-- Begin Text block --

To test whether dynamic simulation (updating) and static matching can be differentiated as two possible alternative processes, we used body part priming, allowing for manipulating the degree to which the actual task context may foster either one or the other process. In particular, after being primed with the same effectors (i.e., arms) as observed in the action sequences, participants should more strongly engage in dynamic updating than static matching, because compatible (but not incompatible) effector priming implies that recently activated internal real-time models (used for controlling one's own actions, as required in our priming task) can be mapped onto subsequently perceived (arm) actions, thus favoring the involvement of real-time simulation. If so, priming compatible effectors should reveal evidence of real-time simulation (i.e., a monotonic distance function).

On the other hand, after being primed with a different effector (i.e., legs) than was observed, internal real-time models of one's own actions may not (or only to a lesser degree) be applicable to internal real-time models of the perceived (arm) actions. Incompatible priming may even hinder dynamic simulations due to interference arising from the activation of incompatible body part representations (Hommel et al., 2001; Wilson & Knoblich, 2005). Hence, we expected that after being priming with incompatible body parts, similarity-based evaluations of statically maintained action representations may provide an efficient alternative for solving the prediction task. Put differently, priming incompatible effectors should increase the relative contribution of static matching to action prediction performance. If so, priming incompatible effectors should reveal evidence of static matching (i.e., a pose time effect).

2. Method

2.1. Participants

Thirty-six participants (18 females, age range 18–35; M = 24.36) were tested. All were right handed and had normal or corrected-to-normal vision. The participants were treated according to the Declaration of Helsinki. They signed an informed consent and were paid for their participation.

2.2. Stimuli and design

A motion-controlled video game (Camgoo Header King, Rebel Games, 2004) was used as an effector priming task. During this game, the participants looked at a display showing a soccer ball up in the sky, which moved like a real ball. They were instructed to attend to this ball and to keep it up in the air for as long as possible by moving either their arms or legs (depending on the actual priming condition). Their movements were recorded by a small webcam (placed on the monitor in front of them) and were thus visible as a pale transparent reflection in the background of the screen, facilitating the coordination of one's movements with the visual target ball. However, if the ball was missed three times in a row, the trial ended; the next trial started after 2 s. The game was played for a constant period of 5 min, yielding compatible and incompatible body part priming relative to the subsequently perceived arm movements (Fig. 1).

-- End Text block --
-- Begin Given data --

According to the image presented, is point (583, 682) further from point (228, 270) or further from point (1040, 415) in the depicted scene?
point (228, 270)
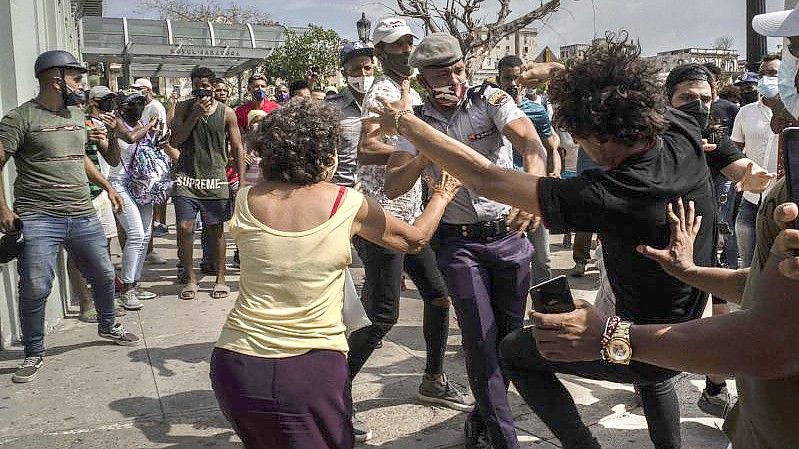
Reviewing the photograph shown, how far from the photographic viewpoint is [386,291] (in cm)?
390

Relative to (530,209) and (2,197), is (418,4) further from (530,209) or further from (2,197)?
(530,209)

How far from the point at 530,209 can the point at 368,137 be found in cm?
145

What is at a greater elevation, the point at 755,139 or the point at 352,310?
the point at 755,139

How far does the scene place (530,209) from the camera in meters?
2.48

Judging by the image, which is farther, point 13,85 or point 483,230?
point 13,85

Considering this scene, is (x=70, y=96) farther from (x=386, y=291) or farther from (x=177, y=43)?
(x=177, y=43)

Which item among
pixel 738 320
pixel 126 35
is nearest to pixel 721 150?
pixel 738 320

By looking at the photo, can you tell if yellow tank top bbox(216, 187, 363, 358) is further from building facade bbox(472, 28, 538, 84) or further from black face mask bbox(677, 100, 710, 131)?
building facade bbox(472, 28, 538, 84)

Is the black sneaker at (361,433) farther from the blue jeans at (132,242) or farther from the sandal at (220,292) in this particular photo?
the blue jeans at (132,242)

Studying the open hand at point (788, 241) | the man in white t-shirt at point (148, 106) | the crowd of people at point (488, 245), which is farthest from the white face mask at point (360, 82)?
the man in white t-shirt at point (148, 106)

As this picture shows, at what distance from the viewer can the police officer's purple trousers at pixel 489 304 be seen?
3.30 metres

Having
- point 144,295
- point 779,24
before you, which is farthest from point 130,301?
point 779,24

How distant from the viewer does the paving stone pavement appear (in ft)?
12.5

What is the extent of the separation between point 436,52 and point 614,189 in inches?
55.1
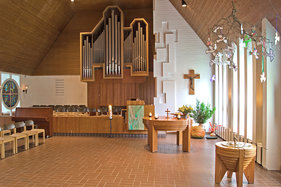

-- End Given data --

### Task instructions
- A) In the priming study excerpt, why should priming with arms lead participants to rely more on dynamic updating than on static matching? Answer in one to three sentences.
- B) Rewrite the paragraph of the priming study excerpt that begins "A motion-controlled video game" as a bulleted list that keeps its main facts.
- C) Answer these questions from the priming study excerpt:
(i) How many participants were tested?
(ii) What evidence should priming incompatible effectors reveal?
(iii) For how long was the priming game played?

### Worked answers
- A) Compatible effector priming means that recently activated internal real-time models, used to control one's own actions in the priming task, can be mapped onto the arm actions perceived afterward. This favors the involvement of real-time simulation over static matching.

- B)
- Priming task: a motion-controlled video game (Camgoo Header King, Rebel Games, 2004).
- Display: a soccer ball up in the sky that moved like a real ball.
- Instruction: attend to the ball and keep it in the air as long as possible by moving either the arms or the legs, depending on the priming condition.
- Feedback: a small webcam on the monitor recorded the movements, which appeared as a pale transparent reflection in the background of the screen to help coordinate with the ball.
- Trials: a trial ended after the ball was missed three times in a row, and the next trial started after 2 s.
- Duration: the game was played for a constant 5 min, giving compatible or incompatible body part priming relative to the arm movements perceived afterward.

- C)
(i) Thirty-six.
(ii) Evidence of static matching, meaning a pose time effect.
(iii) A constant period of 5 min.